■ Supplied passage

Charging ahead

The internal combustion engine’s days are numbered. That’s partly because, as Matthew Symonds discovered, some of the new electric cars are great to drive

By Matthew Symonds

Six years ago, while announcing a $5 billion investment in zero-emission cars, Carlos Ghosn, chief executive of Renault-Nissan, forecast that by 2020 about 20% of his company’s output would be electric cars. At the time, Volkswagen described the vaunting ambitions for electric cars as “sheer lunacy”.

Renault-Nissan still has some way to go – out of 8.5m cars it sold in 2015, fewer than 100,000 were electric – but Ghosn was more right than the sceptics. Just over two years ago, vw announced that it had some 40 electric and hybrid cars in the pipeline; and since then, the growth of the electric-car market has accelerated.

Tesla, an American start-up, has rocked the German automotive establishment. Its Model S outsold the Mercedes S-Class and BMW 7 Series in its native California. Last year, in western Europe, it beat the combined sales of the BMW and the Audi 8, while breathing down the neck of the S-Class. It has shown that a superb battery-electric vehicle (BEV) can overcome the innate conservatism of car buyers.

Pollution is giving BEVs a boost. vw appears to have been the worst offender in rigging its nitrogen oxide (NOx) emissions – its cars were spewing 40 times more in normal driving conditions than showed up in the tests – but the results for other makers’ diesel vehicles were alarmingly misleading too, and should concern prospective buyers.

The main reason to look seriously at BEVs is that the technology is maturing. Batteries are still expensive and heavy – the 85kWh battery-pack in a Tesla Model S weighs about 1,200lb and costs $16,000 – but the race to produce lighter and cheaper batteries with more power and range is on. The new Chevrolet Bolt, out later this year, has a range of 200 miles and a sticker price (after tax rebates) of less than $30,000. GM says its research suggests that once range exceeds 150 miles, buyers get a lot more interested. In the meantime, networks of fast chargers are reducing the need for electric-car owners to have off-street parking. Tesla currently has 251 supercharger stations in America and 216 in Europe. The network is growing by about 33% a year.

■ Given material

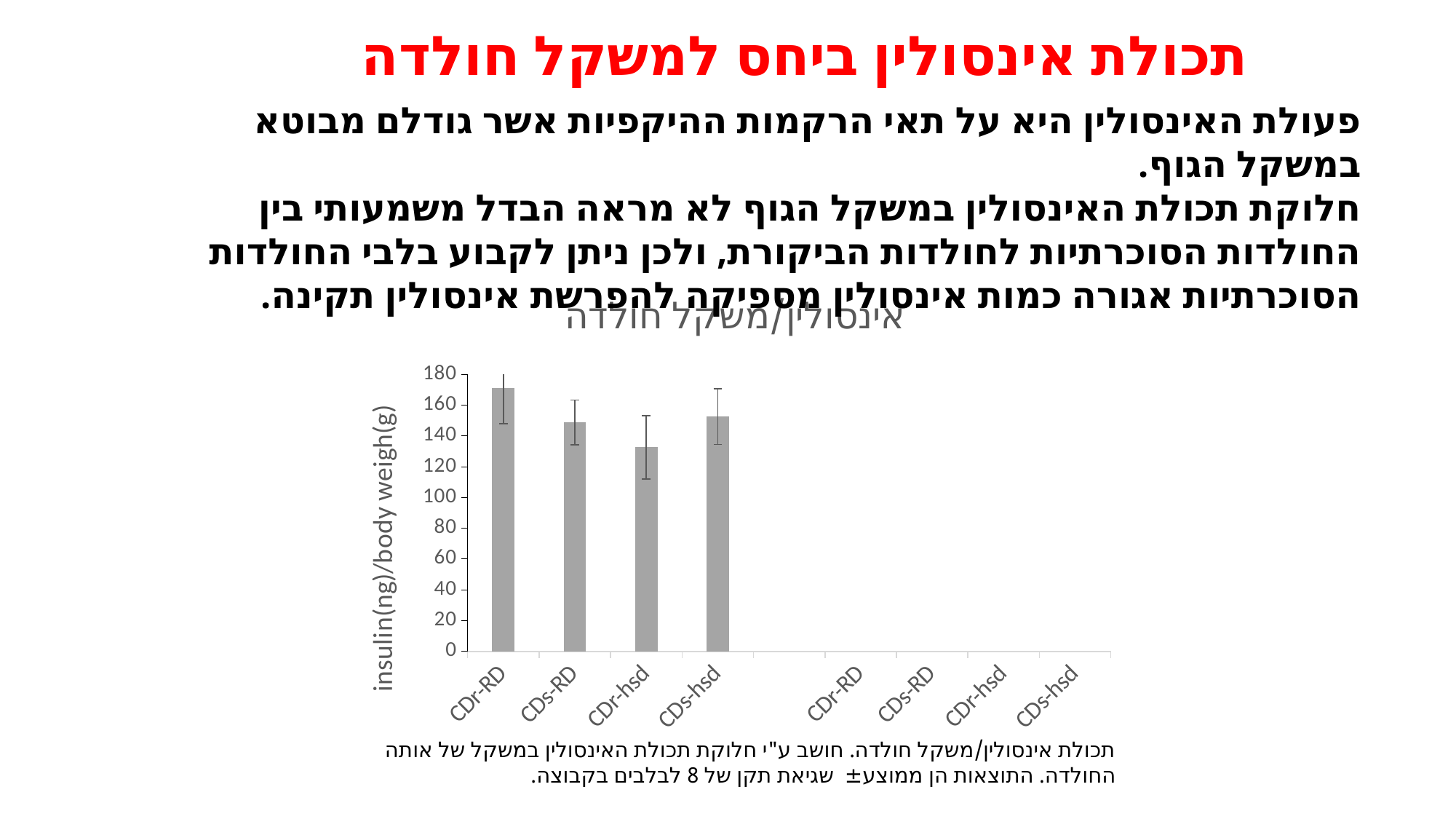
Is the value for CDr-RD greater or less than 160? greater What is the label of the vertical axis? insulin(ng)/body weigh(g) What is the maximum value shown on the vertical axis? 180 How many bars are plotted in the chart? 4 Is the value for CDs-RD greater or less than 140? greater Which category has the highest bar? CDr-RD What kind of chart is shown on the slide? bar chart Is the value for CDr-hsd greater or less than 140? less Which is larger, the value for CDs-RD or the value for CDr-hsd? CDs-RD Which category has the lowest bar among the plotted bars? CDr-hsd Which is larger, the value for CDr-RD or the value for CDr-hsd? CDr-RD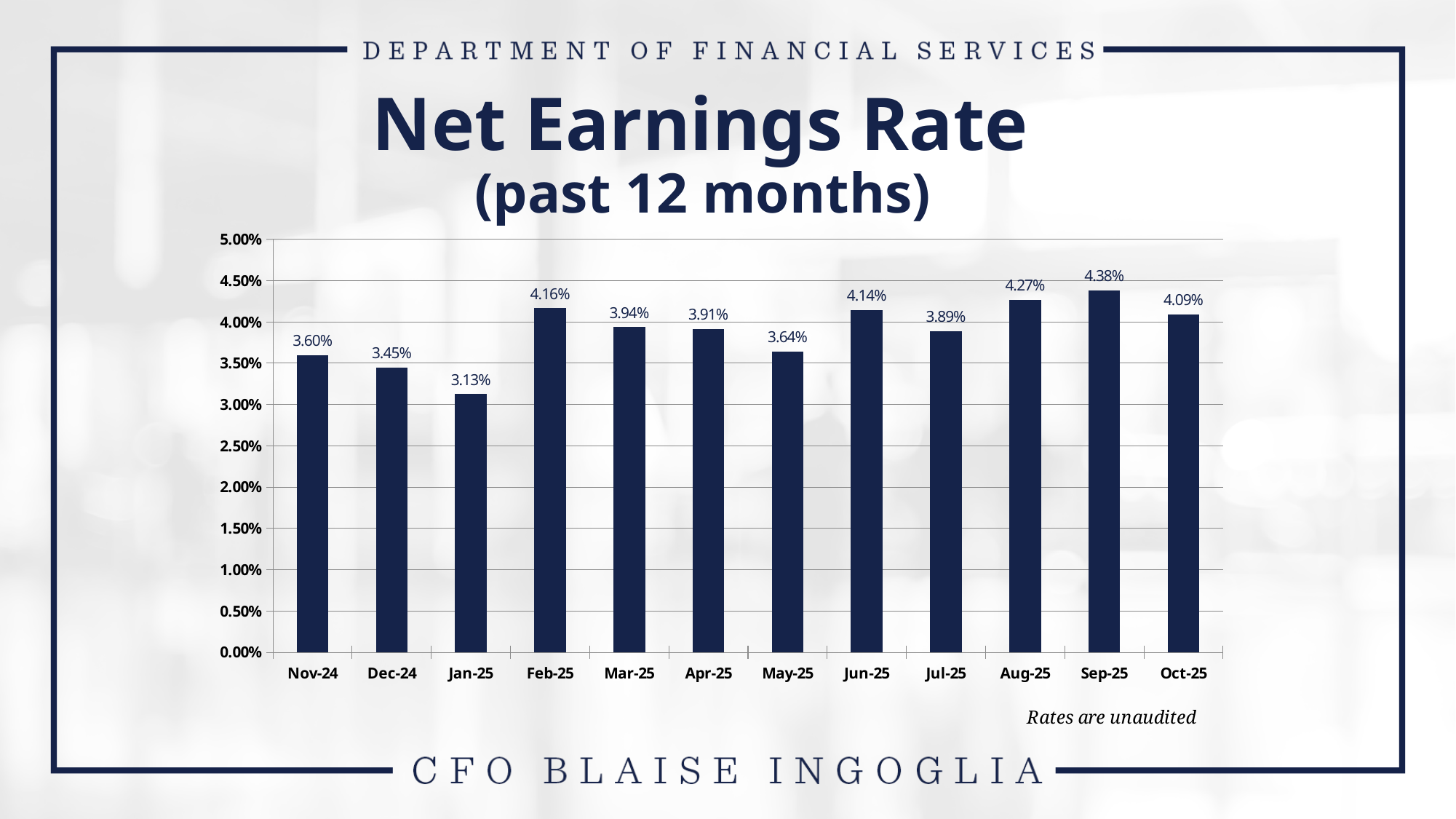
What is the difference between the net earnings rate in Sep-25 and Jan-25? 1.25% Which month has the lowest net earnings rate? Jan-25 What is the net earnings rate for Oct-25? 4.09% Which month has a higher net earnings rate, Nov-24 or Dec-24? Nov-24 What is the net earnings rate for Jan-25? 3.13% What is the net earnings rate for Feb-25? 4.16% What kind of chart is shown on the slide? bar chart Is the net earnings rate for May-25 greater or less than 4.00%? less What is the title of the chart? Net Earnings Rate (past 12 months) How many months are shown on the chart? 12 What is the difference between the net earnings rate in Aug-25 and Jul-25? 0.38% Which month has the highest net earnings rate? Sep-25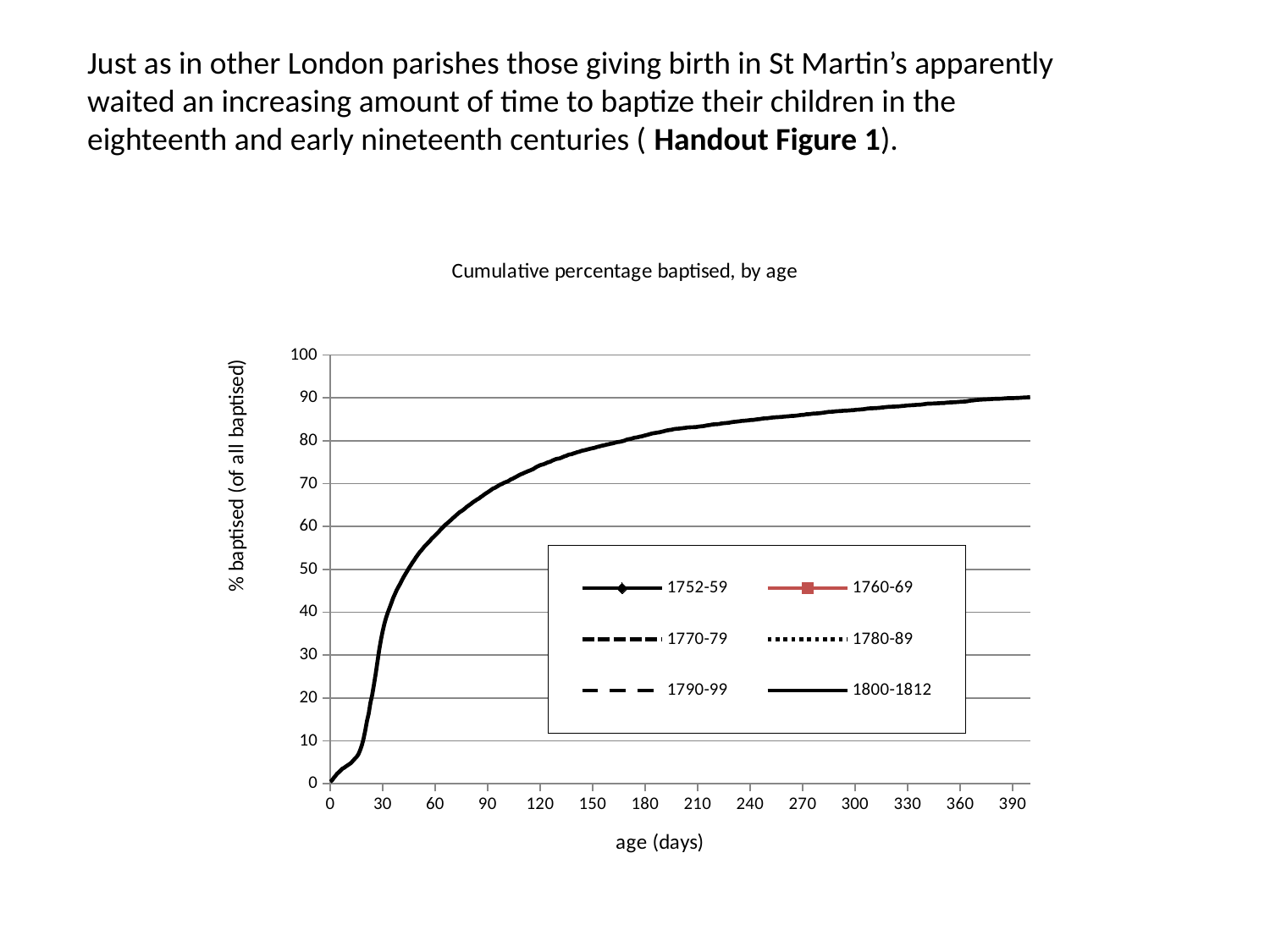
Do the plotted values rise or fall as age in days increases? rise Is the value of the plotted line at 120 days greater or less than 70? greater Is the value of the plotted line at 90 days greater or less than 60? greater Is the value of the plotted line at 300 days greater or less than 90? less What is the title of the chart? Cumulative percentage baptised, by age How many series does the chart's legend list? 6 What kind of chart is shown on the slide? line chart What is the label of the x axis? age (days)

■ Tasks for this exercise
a - Reproduce the part of the article on electric cars that opens with the words containing "Tesla, an American" and closes with "concern prospective buyers.".
b - Carry on the electric-car article from the point where it stops.

■ Answers to this exercise
a -
Tesla, an American start-up, has rocked the German automotive establishment. Its Model S outsold the Mercedes S-Class and BMW 7 Series in its native California. Last year, in western Europe, it beat the combined sales of the BMW and the Audi 8, while breathing down the neck of the S-Class. It has shown that a superb battery-electric vehicle (BEV) can overcome the innate conservatism of car buyers.

Pollution is giving BEVs a boost. vw appears to have been the worst offender in rigging its nitrogen oxide (NOx) emissions – its cars were spewing 40 times more in normal driving conditions than showed up in the tests – but the results for other makers’ diesel vehicles were alarmingly misleading too, and should concern prospective buyers.

b -
Intense competition is also accelerating battery innovation. With their Korean partners, Samsung and LG, the premium German manufacturers – Mercedes, BMW and Audi – are opting for a different design of lithium-ion battery to the one Panasonic supplies to Tesla. Bosch, the world’s biggest supplier of automotive components, has just bought Seeo, a California-based firm that has developed a solid-state battery based on a nano-structured polymer electrolyte it calls DryLite. Bosch believes that by 2020 it will be producing batteries with twice the range and half the cost of today’s. The holy grail of an electric-car battery that can be charged up as quickly as it takes to pump a tank of fuel is not a fantasy: it may be here in as few as five years.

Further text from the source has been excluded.